We’ve all been there. You’re trying to get something done but you have to deal with the most difficult person to do it. You try to relax but it seams impossible!
Here are some tips on how to refocus your energy so you can get the most out of having to work with difficult people…
Don’t Take it Personal
It’s natural when someone is being difficult to immediately think that they’re attacking you personally. If you understand that they might have a different way of dealing with things, it can help put things into perspective. That person could be having a bad day, they could have lost their job, gotten in a fight with someone close to them, or lost a loved one, you never know. If you don’t take it personal there’s no reason to get upset and feed into the negativity.
Staying calm allows you to see beyond what’s happening. If you let yourself get upset and you start to feel your blood boil it will only make the situation worse. Be completely present and don’t let them get to you. Staying calm gives you clarity to analyze the situation in a non-judgmental way.
Hear Their Point of View
Give them an opportunity to explain their perspective. Maybe there’s some merit in what their upset about. Most of the time when people are going through a rough time, all they really want is to be heard and feel justified. Sometimes just acknowledging someone’s point of view can give you an understanding of what is going on in their world even though it might not align with yours.
Sometimes difficult people have a way of getting into positions of power. Because of this, its important to be careful with how you approach this person. Understand what makes them upset and focus on ways of speaking to them that won’t trigger a negative response.
Don’t Point Fingers
Pointing fingers make people defensive and that only makes the situation worse. When your discussing the subject matter talk specifically about the problem and not about their character. No one wants to be accused, even if they are at fault.

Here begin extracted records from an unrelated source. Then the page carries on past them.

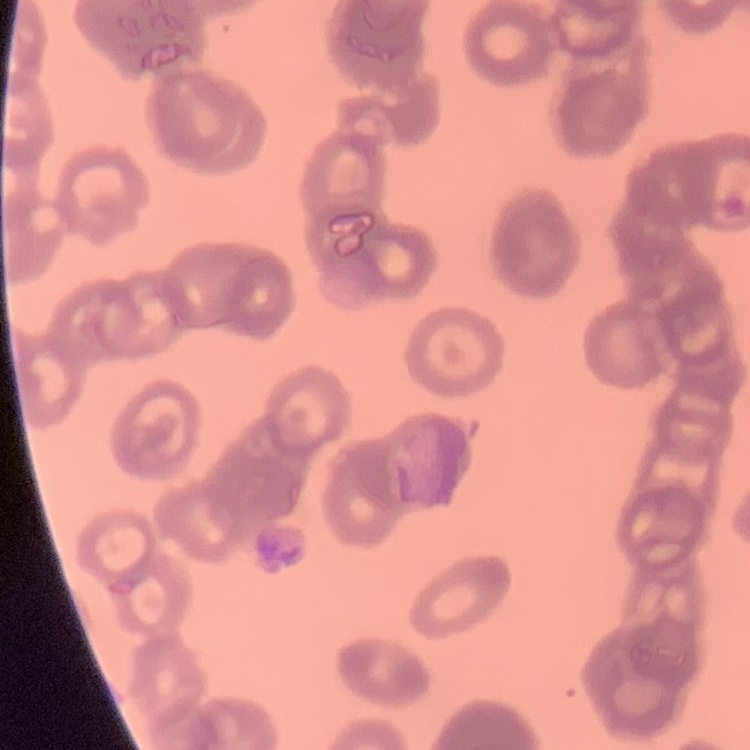

red blood cell morphology = rouleaux formation
image type = square crop of a larger photomicrograph
stain = Field's or Giemsa
preparation = thin blood film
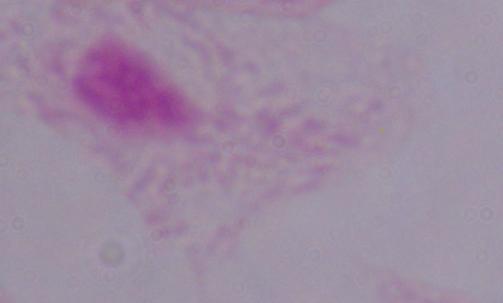
Summary:
  - Identification: trichomonad
  - Magnification: 1000x
  - Modality: micrograph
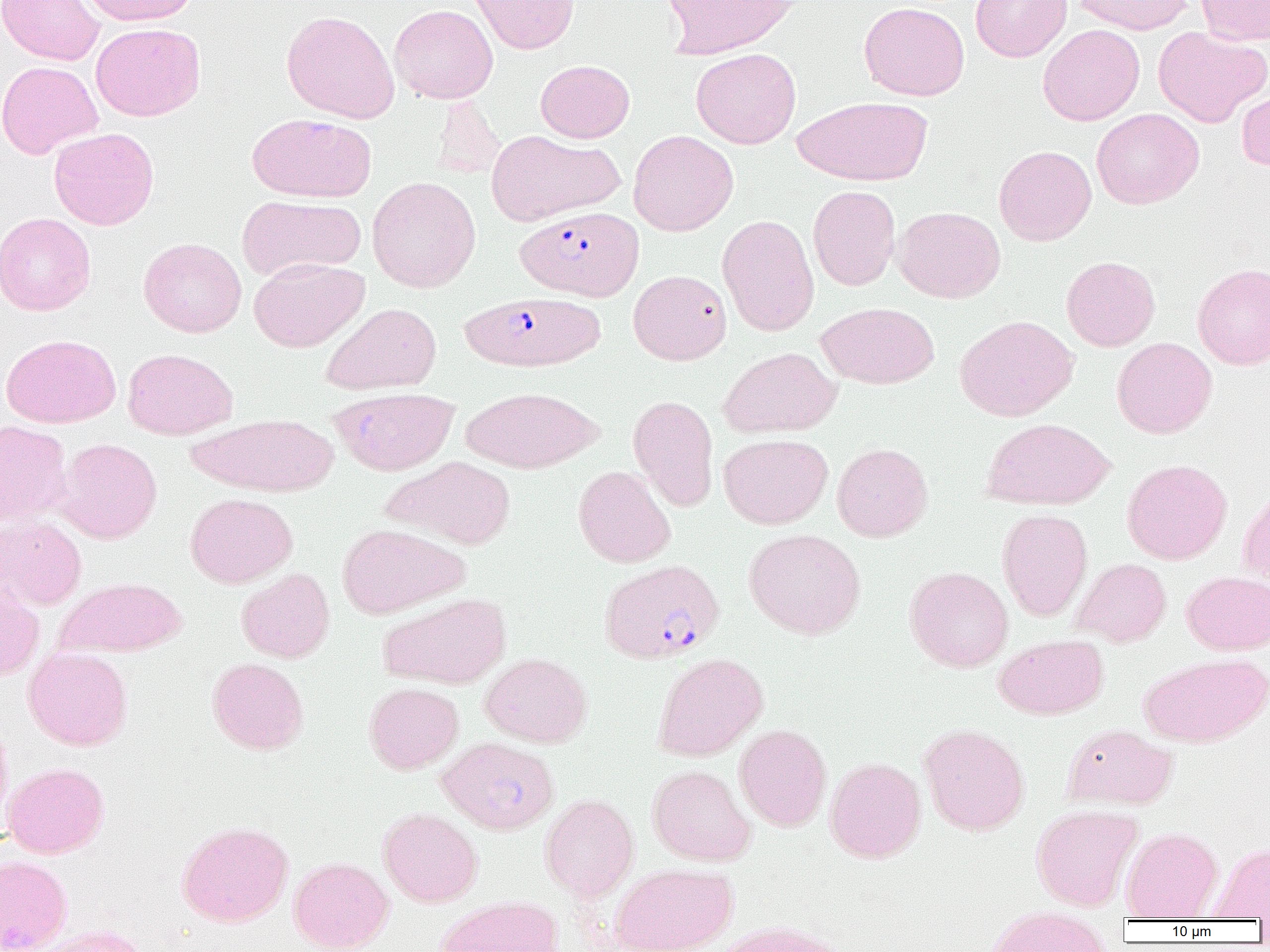

Summary:
  - Coordinate format: approximate bounding boxes as (x1,y1)-(x2,y2) corner pairs in pixels
  - Plasmodium falciparum-infected red blood cell locations: (516,205)-(644,301), (460,292)-(605,372), (600,559)-(724,664)
  - Uninfected red blood cell locations: (0,0)-(104,65), (81,0)-(198,26), (469,0)-(579,54), (663,0)-(797,59), (969,0)-(1072,62), (1070,0)-(1195,34), (1196,0)-(1270,45), (859,1)-(970,101), (389,4)-(498,104), (281,10)-(400,123), (91,22)-(205,121), (1037,24)-(1145,126), (1153,26)-(1269,127), (691,48)-(801,149), (535,59)-(634,143), (0,60)-(102,160), (1235,85)-(1270,171), (431,96)-(506,180), (792,96)-(933,186), (1092,108)-(1203,210), (247,113)-(377,202), (49,127)-(159,230), (628,129)-(738,236), (486,130)-(623,226), (994,145)-(1096,246), (367,176)-(480,293), (808,186)-(901,290), (236,195)-(366,281), (893,206)-(1005,303), (0,212)-(95,316), (717,214)-(819,336), (138,237)-(247,337), (1061,256)-(1160,351), (249,258)-(369,352), (1192,263)-(1270,370), (628,270)-(731,365), (816,301)-(939,389), (321,302)-(441,394), (954,314)-(1079,421), (1,334)-(120,428), (1112,337)-(1217,439), (719,347)-(841,438), (123,348)-(237,440), (461,386)-(603,474), (329,387)-(459,475), (628,395)-(719,511), (188,412)-(338,497), (981,418)-(1115,510), (0,420)-(72,527), (719,434)-(833,529), (55,438)-(162,544), (832,443)-(932,542), (384,456)-(516,549), (1121,459)-(1232,564), (574,465)-(676,567), (1238,481)-(1270,591), (185,493)-(297,588), (996,508)-(1092,621), (0,515)-(87,610), (337,523)-(470,618), (744,528)-(865,639), (1072,558)-(1171,647), (904,566)-(1013,672), (236,568)-(334,663), (1182,571)-(1270,654), (55,577)-(187,658), (0,578)-(45,682), (378,593)-(511,690), (994,633)-(1107,719), (23,646)-(132,751), (652,652)-(768,761), (1139,652)-(1269,747), (480,653)-(592,748), (206,657)-(309,754), (364,682)-(464,774), (0,713)-(13,833), (919,723)-(1030,836), (1062,723)-(1177,810), (734,724)-(832,831), (436,736)-(559,834), (825,757)-(926,863), (2,762)-(109,858), (647,764)-(756,866), (539,794)-(639,901), (1031,804)-(1142,911), (378,808)-(482,907), (177,820)-(294,927), (1121,827)-(1222,920), (1207,842)-(1270,920), (0,855)-(72,952), (289,857)-(394,952), (610,863)-(738,952), (436,896)-(564,952), (985,908)-(1113,952), (713,919)-(845,952), (29,924)-(151,952)
  - Slide-level diagnosis: Plasmodium falciparum
  - Image size: 1270×952 pixels
  - Magnification: 1000x
  - Preparation: thin blood film
  - Field of view: one of a larger specimen
  - Modality: light microscopy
Identify the parasite.
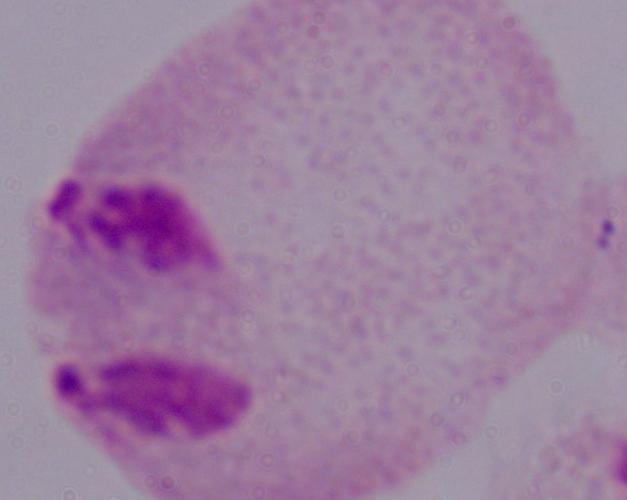

This is a trichomonad.

Captured at 1000x magnification. Photomicrograph.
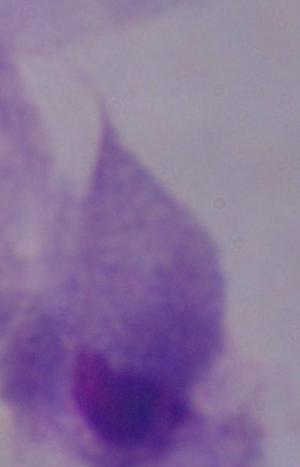
Summary:
  - Modality: photomicrograph
  - Magnification: 1000x
  - Identification: trichomonad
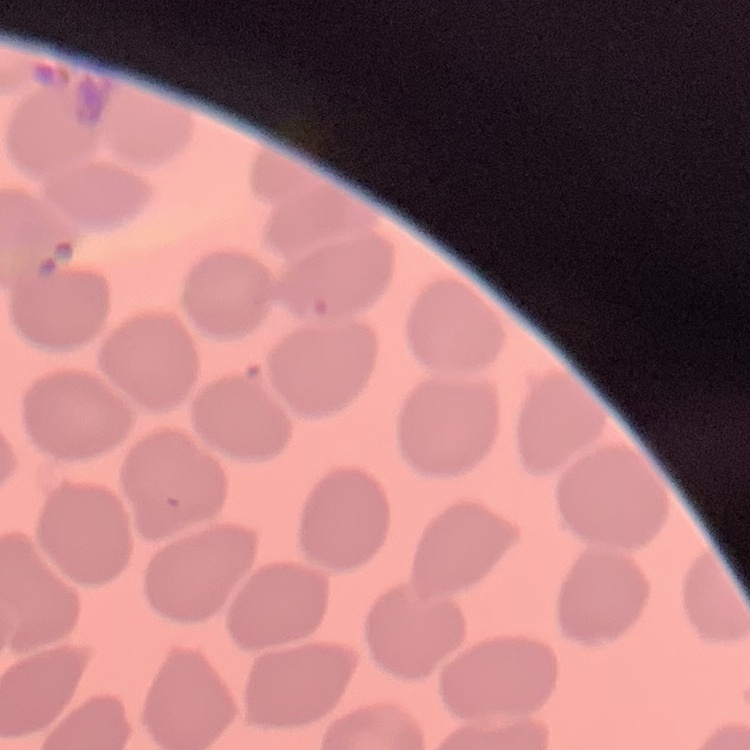

Summary:
  - Erythrocyte morphology: no rouleaux formation
  - Stain: Field's or Giemsa
  - Image type: square crop of a larger photomicrograph
  - Preparation: thin blood smear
State which cell type is depicted.
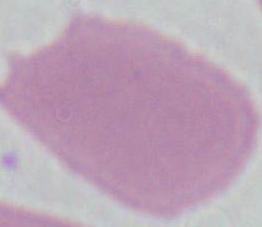

This is an erythrocyte.

Summary:
  - Modality: micrograph
  - Magnification: 1000x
Report the malaria status of this cell.
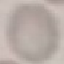

Uninfected.

{
  "image_type": "automatically extracted cell patch, resized to 64 × 64 pixels",
  "stain": "Giemsa",
  "capture": "smartphone camera at the microscope eyepiece",
  "preparation": "thin smear"
}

If you let this person get under your skin it can lead to big problems. Sometimes when we’re upset we say things that we are very harsh and Count to 10 or 20 or 100… and breathe.
Create a Buffer
If you know that you don’t get along with this person create a buffer. This could be always having another person around or it could be using a project you maybe work on as a focal point. Take the focus off of personal differences and find something you can both talking about or focus on.
Change the Subject
Look a blimp! If someone starts to get super upset changing the subject can completely diffuse the situation. If you start talking about something else that personal finds interesting 99% of the time they will completely forget why they were originally upset. Be care though, if you don’t do this smoothly the person can get even more upset if they think you aren’t taking them seriously.
Be firm on your position if the situation warrants it. Sometimes people use manipulative tactics to get what they want. Know your position and don’t waiver on important issues. However its important to still be understanding focus on addressing the subject matter objectively.
There’s nothing like some go ol’ comedic relief to diffuse a situation. Sometimes laughing with a difficult person can change their mood and lead to a better relationship. After all when you really think about, life is short and nothing is really worth getting too upset over. Find a way to see humor in your disagreement. It will definitely lead to a happier perspective when dealing with difficult people.